RNA secondary structure is not involved in splicing repression caused by the G-44A substitution. (A) An RNA secondary structure was predicted by UNAFold at a region from position -41 to -60 in SMN1 intron 6. The arrow indicates position -44. (B) List of mutations in the SMN1 C6T setting for structure analysis, corresponding sequences, predicted minimum free energy (ΔG, Kcal/mol) of the secondary structure, and exon 7 inclusion of each mutant (Inc%). The underlined sequence is the loop, and mutations are shaded. Minimum free energy values were calculated by UNAFold. Some mutations strengthen the putative stem-loop structure, whereas others destabilize it. Exon 7 inclusion was analyzed as in Panel C; mean values are shown (n = 4). (C) All mutant plasmids in the SMN1 C6T setting were analyzed in HEK293 cells.
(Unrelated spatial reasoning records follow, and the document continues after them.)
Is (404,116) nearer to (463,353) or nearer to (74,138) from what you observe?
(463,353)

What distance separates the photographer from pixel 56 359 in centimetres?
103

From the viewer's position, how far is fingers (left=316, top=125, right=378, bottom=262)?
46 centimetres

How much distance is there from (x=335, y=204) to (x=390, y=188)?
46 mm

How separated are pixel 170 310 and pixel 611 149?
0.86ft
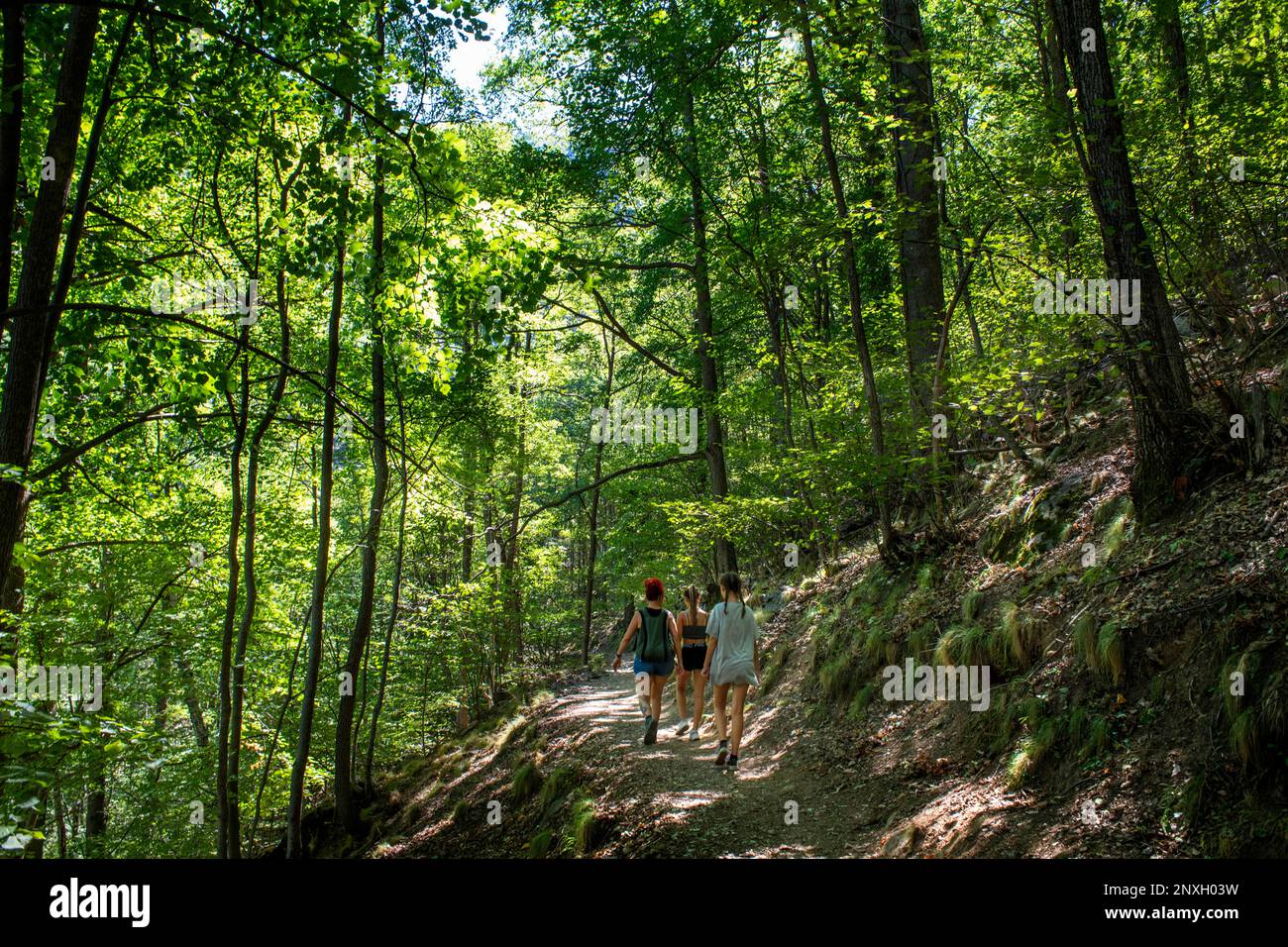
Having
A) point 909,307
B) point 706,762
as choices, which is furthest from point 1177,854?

SMN1 and SMN2 wild types and SMN1 C6T were used as controls. % exon inclusion is shown below this representative gel. (D) The percentage of exon 7 inclusion of each tested mutation, as well as SMN1 C6T, is presented as a scatter plot against the calculated minimum free energy (listed in Panel B). No correlation was observed by SPSS Pearson analysis (R2=0.11).(E) Deletion mutants Del1, Del2, Del3 and Del4 were created in the SMN1 C6T setting, and their splicing was analyzed in HEK293 cells. SMN1 WT, SMN1 C6T and SMN1 C6T/G-44A were used as controls. The histogram shows the quantitation of splicing from four experiments similar to the one shown on the left. Four mutants displayed exon 7 inclusion levels of 40, 73, 83 and 60%, respectively, all of which are significantly better than SMN1 C6T/G-44A. **P < 0.001 versus SMN1 C6T (n = 4).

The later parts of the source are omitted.